For a month before the Astrodome extravaganza, I had traveled with God's group, sleeping in fleabag hotels they called ashrams, never being permitted any stimulants--alcohol, sex, television, contact with noncultists or even spicy food. As with those folks in San Diego, human contact for the disciples, who had severed their external personal and financial ties, was restricted to an androgynous collective experience that chilled the sensual as well as all other appetites.

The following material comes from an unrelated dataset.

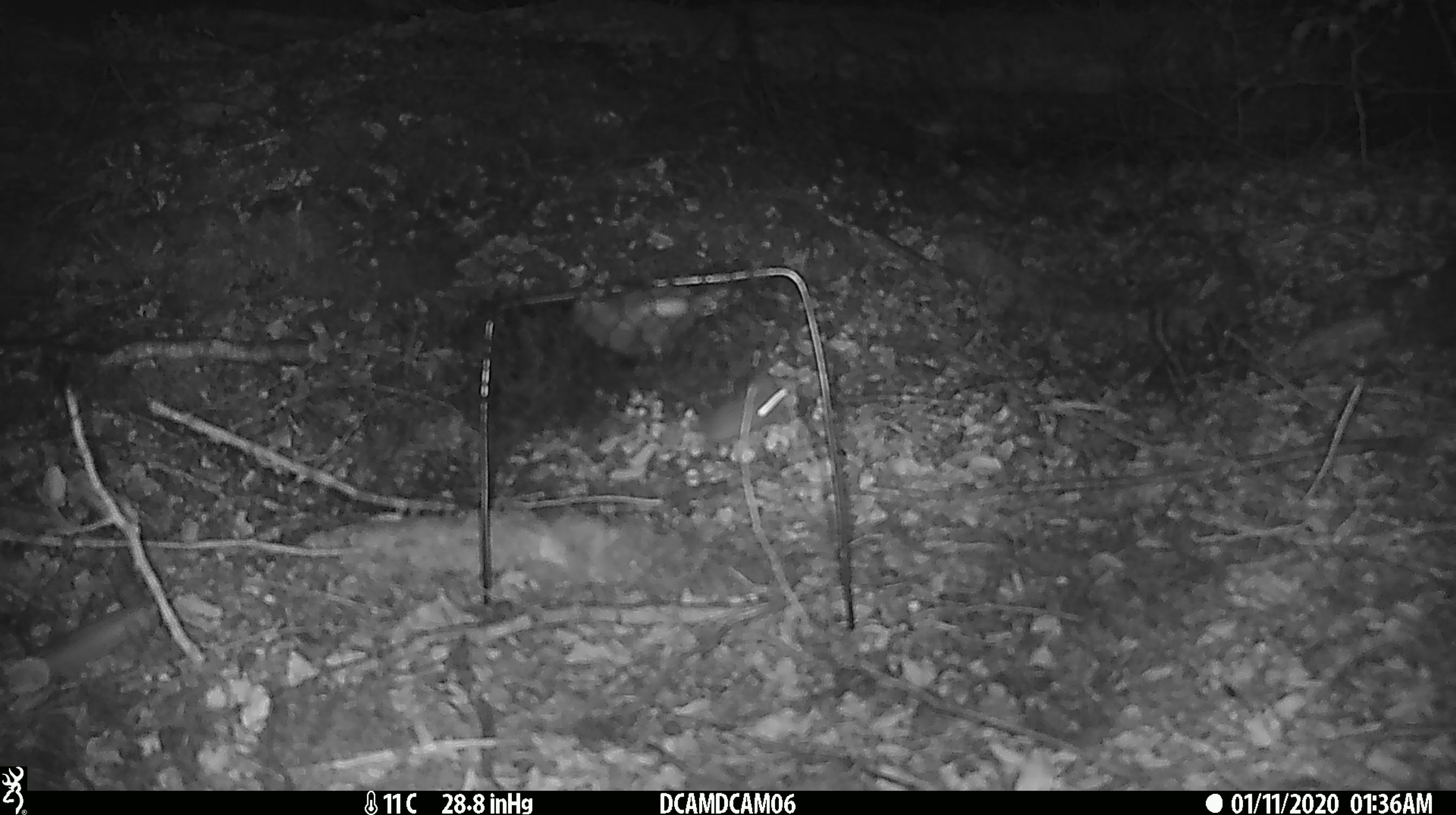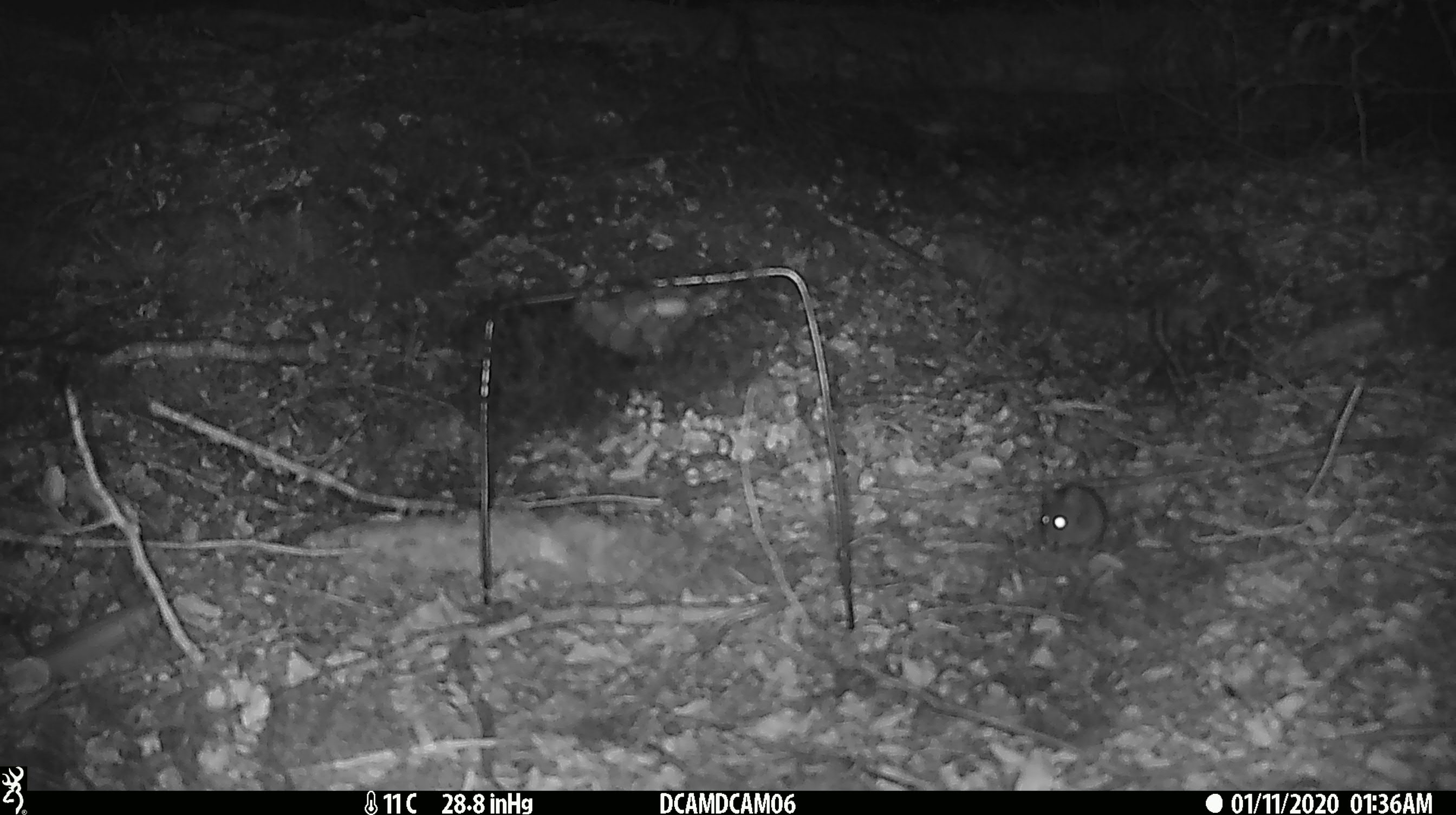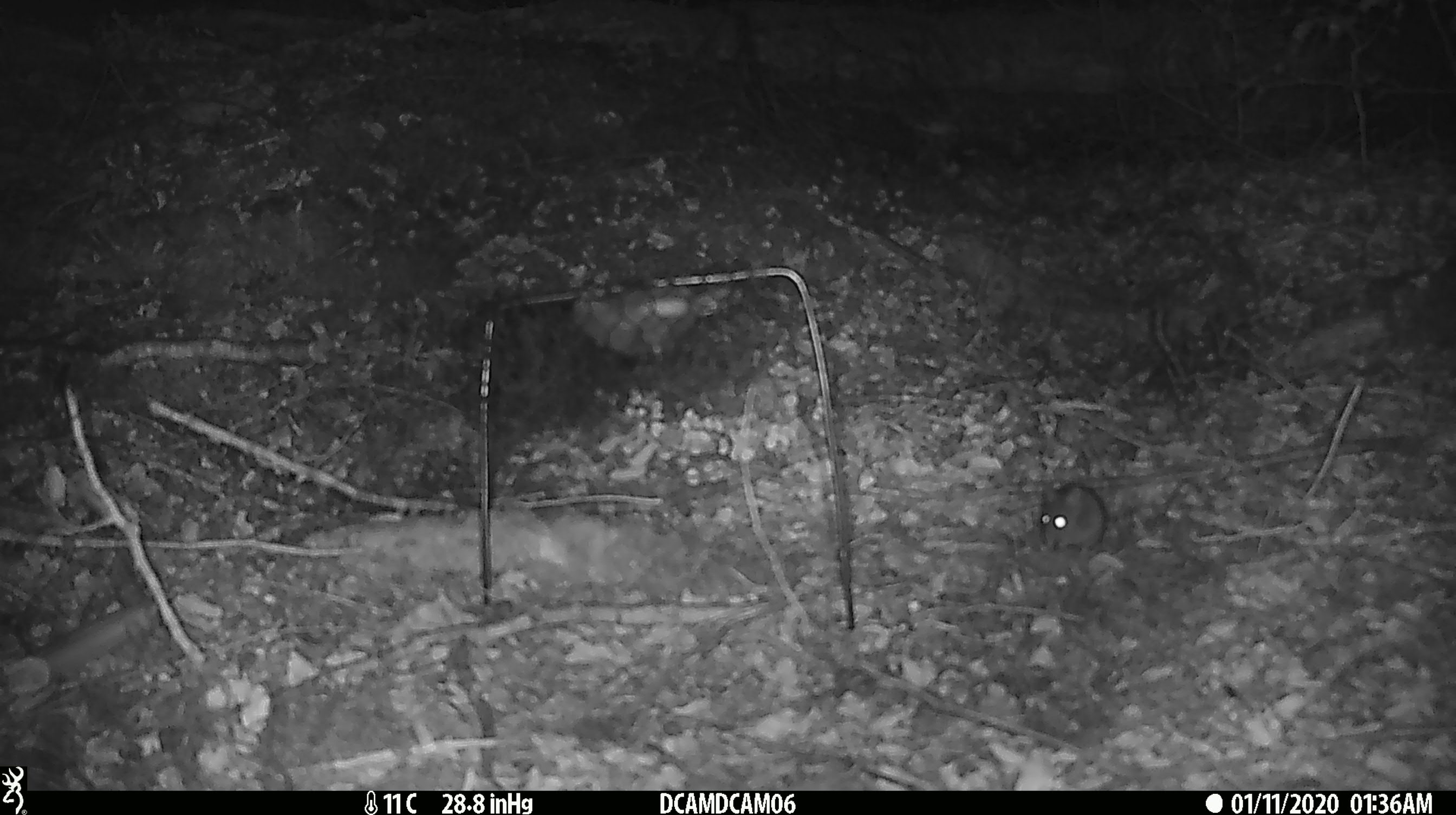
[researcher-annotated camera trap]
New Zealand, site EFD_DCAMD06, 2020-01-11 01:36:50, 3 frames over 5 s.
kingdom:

That was for the followers, but different rules, as could be expected, applied to that self-proclaimed God who appeared in the Astrodome. He was not sensuously indifferent or the least bit androgynous in his tastes and clearly preferred women. As I recall, he soon thereafter married a quite attractive stewardess twice his height and age. This kid/God was no wizened, castrated relic leading a pathetic army of 38 lost souls. His claimed following was in the millions, worldwide, and he amassed a megafortune from his followers while making all sorts of divine predictions that never materialized, which his disciples gratefully accepted as proof of an even higher wisdom.

One day at the Astrodome revival, one of God's press agents--and he had many--came up to me and said that while they were suspicious of the rest of the media, they thought I had a pure soul. I assume that was because I hadn't yet written anything. In any case, they wanted me to have a very big news exclusive. The guy looked and talked like any other flack, and I think he had been one in real life. I thanked him for the tip and asked what I needed to do to get the story. His voice fell to that conspiratorial whisper common to all PR people and he confidentially instructed, "Just be in the northeast corner of parking lot G. The Venusians are landing. You will get the first interviews."

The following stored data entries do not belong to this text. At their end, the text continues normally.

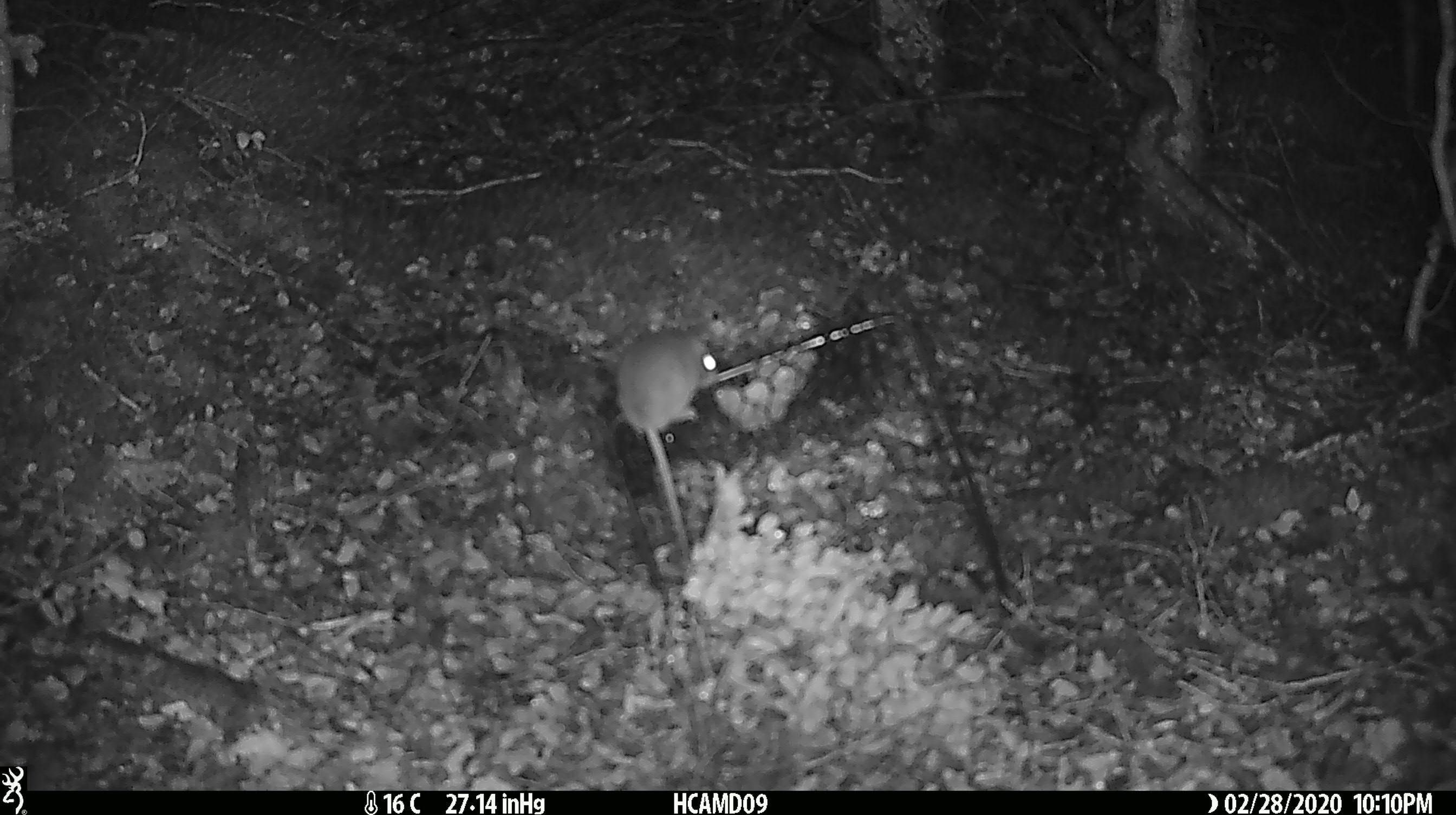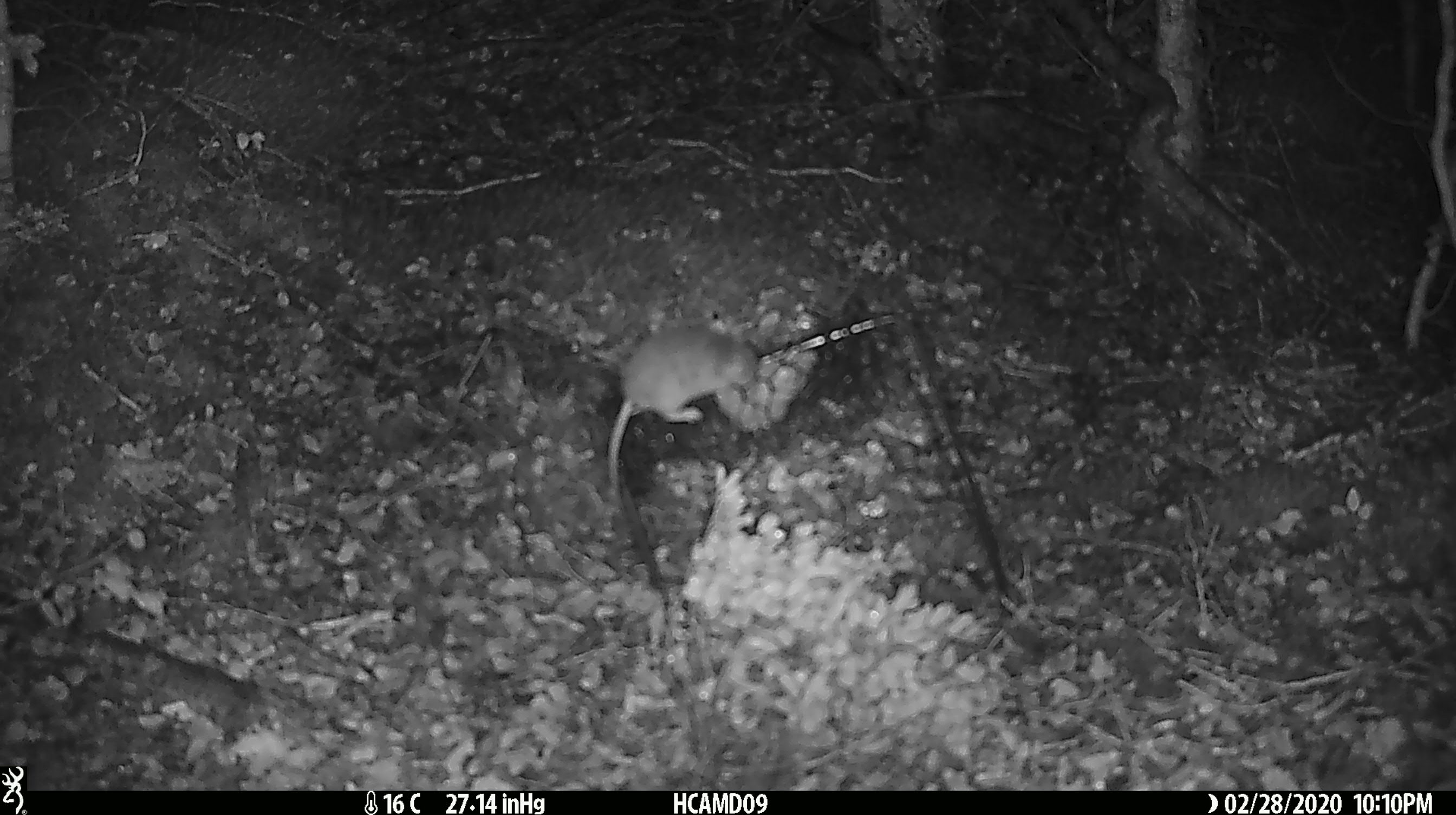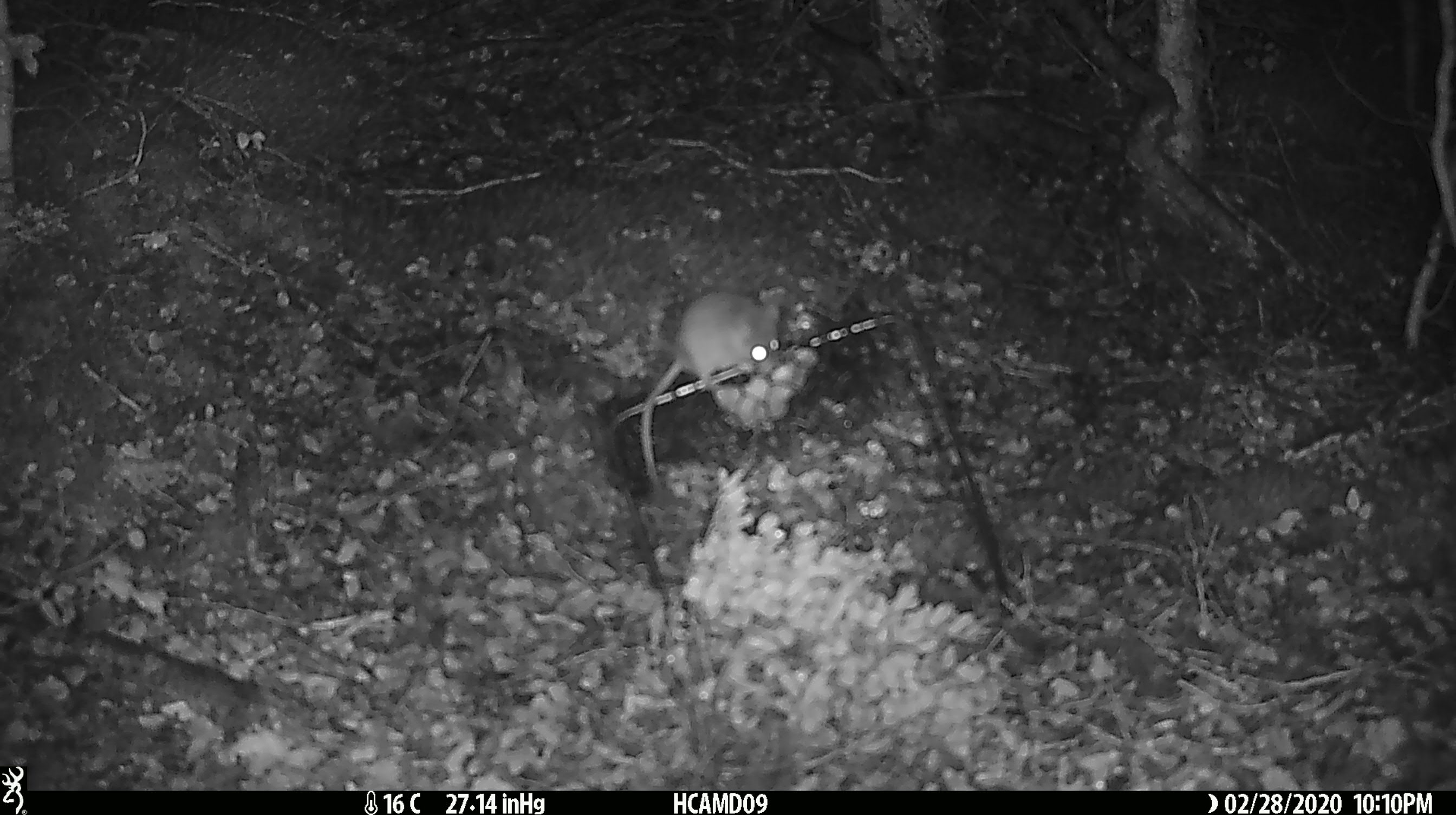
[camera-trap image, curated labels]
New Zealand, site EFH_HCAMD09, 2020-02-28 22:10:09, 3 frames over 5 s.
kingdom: Animalia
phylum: Chordata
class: Mammalia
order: Rodentia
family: Muridae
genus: Mus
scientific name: Mus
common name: mouse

My career as a frontline journalist was everything to me--just like those media folks you saw camped at the house of death in Rancho Santa Fe. So I gathered my reporter's notebook, tape recorder and camera, lied to my colleagues about where I was going and raced madly to be the first to report on the Venusians. Hard to believe now, but I really was ticked off when they failed to show. The PR guy said God must have been playing one of his tricks, but not to worry; other visitors from outer space, even more important than the Venusians, would be arriving soon.

Sounds crazy, but a part of me had believed him. At that point, my mind was on autopilot and they were writing the program. But then the spell broke. Venusians? Venusians? I began muttering over and over to myself, frightened by the realization that a steady diet of soybean paste on rice cakes combined with sleep deprivation and surrounded by tens of thousands of people who truly believed this boy was God had started me down the road to a nervous breakdown. Or was it a religious experience that I should have cherished?

At least that guru didn't get anybody killed, as far as I know, and some members of the media covering him who did convert are apparently still wandering contentedly in his divine wake today.

Is there a moral to this story? Yes: If you're stupid enough to surrender your God-given independence of thought to a guru, don't pick one who is about to book passage on a dirty snowball in the sky.